Presidente da entidade defende permanência do técnico mesmo com mau resultado na Copa das Confederações

AE, Agência Estado

12 de junho de 2013 | 12h50

SÃO PAULO - A confiança de José Maria Marin em Luiz Felipe Scolari segue inabalável. Nesta manhã de quarta-feira, o presidente da CBF voltou a reiterar o respaldo total que dá ao técnico da seleção brasileira e foi além ao dizer que o treinador seguirá à frente do time nacional enquanto ele presidir a entidade.

Embora a CBF esteja com eleições presidenciais marcadas para abril de 2014, Marin chegou a projetar a permanência de Felipão até mesmo para depois da Copa do Mundo, até porque o seu mandato irá até o final do próximo ano. "Ele não ficará só até a Copa do Mundo. Enquanto eu estiver na CBF, ele ficará à frente da comissão técnica. Está garantido o Felipão e toda sua comissão técnica", prometeu o dirigente, em entrevista para a Rádio Bandeirantes.

Marin também garantiu que uma possível campanha fracassada na Copa das Confederações, na qual o Brasil estreará neste sábado, contra o Japão, em Brasília, não mudará os seus planos em relação ao técnico da seleção. Ao falar sobre o assunto, o dirigente enfatizou que o treinador tem "carta branca" para tomar as decisões que considerar melhor para o time nacional.

"O Scolari, com sua experiência, certamente irá conduzir a seleção da melhor maneira possível. Tenho total confiança na comissão técnica, onde quero também destacar o Parreira. Estou tranquilo quanto a isso", enfatizou, repetindo que Felipão seguirá "sem dúvida nenhuma" no comando do Brasil após a Copa das Confederações.
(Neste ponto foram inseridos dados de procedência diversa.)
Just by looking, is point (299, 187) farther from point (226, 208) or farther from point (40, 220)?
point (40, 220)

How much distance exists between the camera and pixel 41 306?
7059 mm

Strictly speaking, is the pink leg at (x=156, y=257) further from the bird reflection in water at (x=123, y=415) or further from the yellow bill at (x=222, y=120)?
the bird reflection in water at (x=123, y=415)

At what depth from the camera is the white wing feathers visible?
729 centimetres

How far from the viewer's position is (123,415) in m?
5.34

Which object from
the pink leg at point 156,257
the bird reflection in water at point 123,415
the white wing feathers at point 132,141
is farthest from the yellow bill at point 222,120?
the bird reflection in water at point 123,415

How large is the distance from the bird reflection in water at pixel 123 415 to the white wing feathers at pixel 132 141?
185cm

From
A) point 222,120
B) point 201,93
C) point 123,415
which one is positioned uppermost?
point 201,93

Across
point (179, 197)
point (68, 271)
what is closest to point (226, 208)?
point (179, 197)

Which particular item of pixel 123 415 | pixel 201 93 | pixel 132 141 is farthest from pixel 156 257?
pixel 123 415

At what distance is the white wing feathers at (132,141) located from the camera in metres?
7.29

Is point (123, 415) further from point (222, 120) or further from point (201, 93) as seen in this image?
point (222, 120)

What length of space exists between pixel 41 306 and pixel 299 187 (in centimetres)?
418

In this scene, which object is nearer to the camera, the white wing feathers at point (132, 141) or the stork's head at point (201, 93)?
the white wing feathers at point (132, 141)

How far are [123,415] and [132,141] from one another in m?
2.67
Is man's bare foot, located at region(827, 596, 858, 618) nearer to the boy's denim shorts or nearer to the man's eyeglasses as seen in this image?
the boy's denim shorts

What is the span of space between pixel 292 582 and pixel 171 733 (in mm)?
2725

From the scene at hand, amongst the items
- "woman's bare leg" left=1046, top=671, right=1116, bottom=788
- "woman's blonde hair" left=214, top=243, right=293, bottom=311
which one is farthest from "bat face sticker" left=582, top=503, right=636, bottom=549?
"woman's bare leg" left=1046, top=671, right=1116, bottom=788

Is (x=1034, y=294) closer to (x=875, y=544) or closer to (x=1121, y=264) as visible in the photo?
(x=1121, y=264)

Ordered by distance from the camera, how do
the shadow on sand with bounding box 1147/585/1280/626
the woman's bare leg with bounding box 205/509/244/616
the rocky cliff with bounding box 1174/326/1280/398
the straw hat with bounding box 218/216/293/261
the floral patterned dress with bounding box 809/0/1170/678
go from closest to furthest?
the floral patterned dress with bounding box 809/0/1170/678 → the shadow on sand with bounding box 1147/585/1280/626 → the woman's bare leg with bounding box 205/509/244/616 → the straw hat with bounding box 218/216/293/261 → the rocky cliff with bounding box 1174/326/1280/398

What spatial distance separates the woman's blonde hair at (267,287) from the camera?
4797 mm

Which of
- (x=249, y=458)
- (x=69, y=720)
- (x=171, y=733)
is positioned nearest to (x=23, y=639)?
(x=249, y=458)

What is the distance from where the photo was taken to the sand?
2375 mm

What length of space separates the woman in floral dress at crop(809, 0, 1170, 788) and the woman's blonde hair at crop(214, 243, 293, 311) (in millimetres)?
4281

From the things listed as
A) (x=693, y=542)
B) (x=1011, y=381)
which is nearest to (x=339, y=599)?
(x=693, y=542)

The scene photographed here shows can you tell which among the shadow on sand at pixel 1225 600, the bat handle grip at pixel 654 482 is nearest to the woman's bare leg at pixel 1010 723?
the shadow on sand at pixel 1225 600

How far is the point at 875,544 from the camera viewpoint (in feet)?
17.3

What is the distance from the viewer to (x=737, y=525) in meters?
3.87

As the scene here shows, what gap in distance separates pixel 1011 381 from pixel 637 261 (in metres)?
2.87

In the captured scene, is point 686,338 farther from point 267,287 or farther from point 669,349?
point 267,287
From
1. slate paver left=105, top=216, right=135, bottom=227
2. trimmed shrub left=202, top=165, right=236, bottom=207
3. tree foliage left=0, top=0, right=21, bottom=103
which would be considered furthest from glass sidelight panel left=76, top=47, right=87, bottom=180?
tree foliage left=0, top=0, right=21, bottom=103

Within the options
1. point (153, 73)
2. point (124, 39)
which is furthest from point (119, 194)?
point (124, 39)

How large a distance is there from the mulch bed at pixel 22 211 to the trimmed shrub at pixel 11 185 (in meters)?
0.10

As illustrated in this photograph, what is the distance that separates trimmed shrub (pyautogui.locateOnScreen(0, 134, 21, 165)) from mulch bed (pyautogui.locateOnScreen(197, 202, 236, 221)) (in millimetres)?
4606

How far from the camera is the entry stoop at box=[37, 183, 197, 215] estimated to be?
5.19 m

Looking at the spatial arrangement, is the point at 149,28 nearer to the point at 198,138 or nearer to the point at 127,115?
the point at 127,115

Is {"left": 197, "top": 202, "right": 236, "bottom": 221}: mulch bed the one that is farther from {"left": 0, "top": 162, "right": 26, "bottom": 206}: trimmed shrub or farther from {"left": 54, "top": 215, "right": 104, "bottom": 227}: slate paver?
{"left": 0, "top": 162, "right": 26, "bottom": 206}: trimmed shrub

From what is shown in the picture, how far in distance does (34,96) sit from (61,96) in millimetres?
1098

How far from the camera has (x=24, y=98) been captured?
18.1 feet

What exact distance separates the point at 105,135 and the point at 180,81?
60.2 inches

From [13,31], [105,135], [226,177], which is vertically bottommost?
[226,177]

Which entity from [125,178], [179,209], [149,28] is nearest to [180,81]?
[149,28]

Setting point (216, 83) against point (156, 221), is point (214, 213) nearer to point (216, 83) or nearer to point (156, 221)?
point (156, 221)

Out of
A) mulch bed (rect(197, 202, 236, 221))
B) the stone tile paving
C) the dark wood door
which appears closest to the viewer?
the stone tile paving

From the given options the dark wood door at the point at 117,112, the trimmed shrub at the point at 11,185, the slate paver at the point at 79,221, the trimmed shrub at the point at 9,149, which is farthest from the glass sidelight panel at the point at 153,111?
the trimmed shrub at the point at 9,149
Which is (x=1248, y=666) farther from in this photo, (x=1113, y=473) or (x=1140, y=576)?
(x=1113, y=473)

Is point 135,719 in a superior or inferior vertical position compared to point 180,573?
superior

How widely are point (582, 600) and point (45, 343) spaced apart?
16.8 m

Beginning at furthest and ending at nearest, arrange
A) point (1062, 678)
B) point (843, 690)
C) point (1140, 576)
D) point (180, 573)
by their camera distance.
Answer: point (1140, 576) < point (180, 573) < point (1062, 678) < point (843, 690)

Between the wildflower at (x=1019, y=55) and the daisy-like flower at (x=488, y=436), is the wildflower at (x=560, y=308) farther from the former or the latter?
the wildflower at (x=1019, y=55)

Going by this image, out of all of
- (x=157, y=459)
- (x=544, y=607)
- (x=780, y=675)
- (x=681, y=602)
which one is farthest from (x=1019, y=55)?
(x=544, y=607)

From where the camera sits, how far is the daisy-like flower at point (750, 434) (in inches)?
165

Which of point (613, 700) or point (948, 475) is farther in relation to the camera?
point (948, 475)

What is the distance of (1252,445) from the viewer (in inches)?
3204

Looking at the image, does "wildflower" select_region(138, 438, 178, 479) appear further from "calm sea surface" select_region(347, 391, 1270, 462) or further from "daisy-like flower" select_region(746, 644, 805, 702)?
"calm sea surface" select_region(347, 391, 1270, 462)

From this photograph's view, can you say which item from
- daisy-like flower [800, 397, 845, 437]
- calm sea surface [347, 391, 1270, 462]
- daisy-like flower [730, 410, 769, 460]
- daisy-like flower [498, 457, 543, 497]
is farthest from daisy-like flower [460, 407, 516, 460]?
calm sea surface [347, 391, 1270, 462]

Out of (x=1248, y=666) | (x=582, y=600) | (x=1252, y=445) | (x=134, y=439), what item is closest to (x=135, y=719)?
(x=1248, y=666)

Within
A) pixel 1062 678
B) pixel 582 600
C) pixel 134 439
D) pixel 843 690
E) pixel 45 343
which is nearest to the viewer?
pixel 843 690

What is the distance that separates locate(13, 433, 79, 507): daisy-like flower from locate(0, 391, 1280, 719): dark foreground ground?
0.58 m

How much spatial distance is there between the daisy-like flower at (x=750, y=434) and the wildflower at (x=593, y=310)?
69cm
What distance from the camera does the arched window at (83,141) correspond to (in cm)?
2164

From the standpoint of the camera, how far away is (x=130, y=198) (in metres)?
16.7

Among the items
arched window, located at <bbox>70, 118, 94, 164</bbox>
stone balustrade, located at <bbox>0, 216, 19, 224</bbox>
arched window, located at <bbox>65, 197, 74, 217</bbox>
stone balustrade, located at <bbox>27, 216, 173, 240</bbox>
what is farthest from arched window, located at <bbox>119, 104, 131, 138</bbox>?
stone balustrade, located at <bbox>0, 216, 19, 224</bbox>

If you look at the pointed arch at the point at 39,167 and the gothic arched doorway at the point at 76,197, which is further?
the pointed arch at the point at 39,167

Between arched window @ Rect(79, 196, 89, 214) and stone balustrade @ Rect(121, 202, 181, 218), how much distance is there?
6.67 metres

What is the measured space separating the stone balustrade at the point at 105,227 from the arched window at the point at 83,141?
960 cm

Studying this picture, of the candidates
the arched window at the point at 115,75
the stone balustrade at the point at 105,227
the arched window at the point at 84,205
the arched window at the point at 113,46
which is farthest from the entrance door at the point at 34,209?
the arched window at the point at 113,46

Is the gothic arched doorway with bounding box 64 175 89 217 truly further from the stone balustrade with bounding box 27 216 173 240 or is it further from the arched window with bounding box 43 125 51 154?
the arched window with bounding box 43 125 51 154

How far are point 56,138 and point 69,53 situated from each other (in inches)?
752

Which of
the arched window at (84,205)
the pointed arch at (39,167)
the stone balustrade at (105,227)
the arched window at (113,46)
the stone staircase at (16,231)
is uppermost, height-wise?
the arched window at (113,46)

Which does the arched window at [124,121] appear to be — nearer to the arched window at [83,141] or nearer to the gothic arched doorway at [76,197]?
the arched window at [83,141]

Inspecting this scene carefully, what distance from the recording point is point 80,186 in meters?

O presidente da CBF também voltou a defender a troca de comando na seleção em meio ao ciclo que visa a Copa das Confederações e a Copa de 2014. Em novembro passado, a demissão de Mano Menezes se deu de forma surpreendente, mas Marin disse nesta quarta que a mudança ocorreu na "hora exata" para que o time nacional engrenasse rumo aos seus próximos maiores objetivos.

Para defender a volta de Felipão ao comando da seleção e a consequente saída abrupta de Mano do time nacional, o mandatário chegou a citar a demissão do consagrado José Mourinho do Real Madrid, de onde o treinador português saiu pela porta dos fundos antes de assumir o Chelsea.

"A substituição de qualquer técnico, sejam em clubes ou na própria seleção, faz parte da rotina do futebol brasileiro e do futebol mundial. Há pouco tempo, tivemos a saída do Mourinho de um dos maiores clubes do mundo, do Real Madrid. Isso é normal. O importante é a conclusão desse processo de substituição", projetou.